+++ Exercise inputs +++
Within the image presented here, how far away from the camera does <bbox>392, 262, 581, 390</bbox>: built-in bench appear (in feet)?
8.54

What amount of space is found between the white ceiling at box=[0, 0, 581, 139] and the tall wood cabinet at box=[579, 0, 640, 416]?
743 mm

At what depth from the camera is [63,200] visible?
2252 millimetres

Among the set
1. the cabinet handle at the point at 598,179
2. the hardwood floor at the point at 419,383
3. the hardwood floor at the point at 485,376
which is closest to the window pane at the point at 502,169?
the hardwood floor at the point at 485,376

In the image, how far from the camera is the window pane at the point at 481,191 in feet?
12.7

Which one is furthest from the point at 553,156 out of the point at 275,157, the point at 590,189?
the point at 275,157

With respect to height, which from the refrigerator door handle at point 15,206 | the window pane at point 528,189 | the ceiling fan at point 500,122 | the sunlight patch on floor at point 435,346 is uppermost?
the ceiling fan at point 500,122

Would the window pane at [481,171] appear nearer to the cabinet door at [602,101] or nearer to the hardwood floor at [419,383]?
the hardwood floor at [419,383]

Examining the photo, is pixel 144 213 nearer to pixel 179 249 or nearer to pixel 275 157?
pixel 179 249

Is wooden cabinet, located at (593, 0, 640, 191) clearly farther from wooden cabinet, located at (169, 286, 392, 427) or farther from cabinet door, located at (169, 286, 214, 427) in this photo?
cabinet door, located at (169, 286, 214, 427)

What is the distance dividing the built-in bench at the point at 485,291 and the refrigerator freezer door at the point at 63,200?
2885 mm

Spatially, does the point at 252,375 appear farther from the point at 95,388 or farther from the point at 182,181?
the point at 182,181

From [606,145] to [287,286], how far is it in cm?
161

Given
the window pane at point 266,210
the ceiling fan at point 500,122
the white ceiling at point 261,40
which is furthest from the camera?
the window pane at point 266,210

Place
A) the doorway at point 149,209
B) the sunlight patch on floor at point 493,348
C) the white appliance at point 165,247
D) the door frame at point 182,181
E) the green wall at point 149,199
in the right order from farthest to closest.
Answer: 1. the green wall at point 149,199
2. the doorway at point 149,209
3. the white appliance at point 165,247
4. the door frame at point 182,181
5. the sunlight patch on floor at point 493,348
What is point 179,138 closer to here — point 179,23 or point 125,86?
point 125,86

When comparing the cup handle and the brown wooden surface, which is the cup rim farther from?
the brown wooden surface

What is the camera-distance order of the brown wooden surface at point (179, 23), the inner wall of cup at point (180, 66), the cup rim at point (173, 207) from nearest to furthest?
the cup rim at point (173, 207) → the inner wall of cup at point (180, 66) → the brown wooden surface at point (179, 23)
+++
Written problem
Rewrite the records from the line with "Spatially, does the" through the end of the records, swapping "farther" for "further" and leaving everything else unchanged.

Written reply
Spatially, does the point at 252,375 appear further from the point at 95,388 or further from the point at 182,181?
the point at 182,181

From [606,145] to [287,286], how far is it in cm?
161

Given
the window pane at point 266,210
the ceiling fan at point 500,122
the white ceiling at point 261,40
which is furthest from the camera?
the window pane at point 266,210

Place
A) the doorway at point 149,209
B) the sunlight patch on floor at point 493,348
C) the white appliance at point 165,247
D) the door frame at point 182,181
E) the green wall at point 149,199
in the right order from farthest to closest.
Answer: 1. the green wall at point 149,199
2. the doorway at point 149,209
3. the white appliance at point 165,247
4. the door frame at point 182,181
5. the sunlight patch on floor at point 493,348
What is point 179,138 closer to here — point 179,23 or point 125,86?
point 125,86

When comparing the cup handle and the brown wooden surface, which is the cup rim further from?
the brown wooden surface

What is the camera-distance order of the brown wooden surface at point (179, 23), the inner wall of cup at point (180, 66), the cup rim at point (173, 207) from nearest to furthest?
the cup rim at point (173, 207) → the inner wall of cup at point (180, 66) → the brown wooden surface at point (179, 23)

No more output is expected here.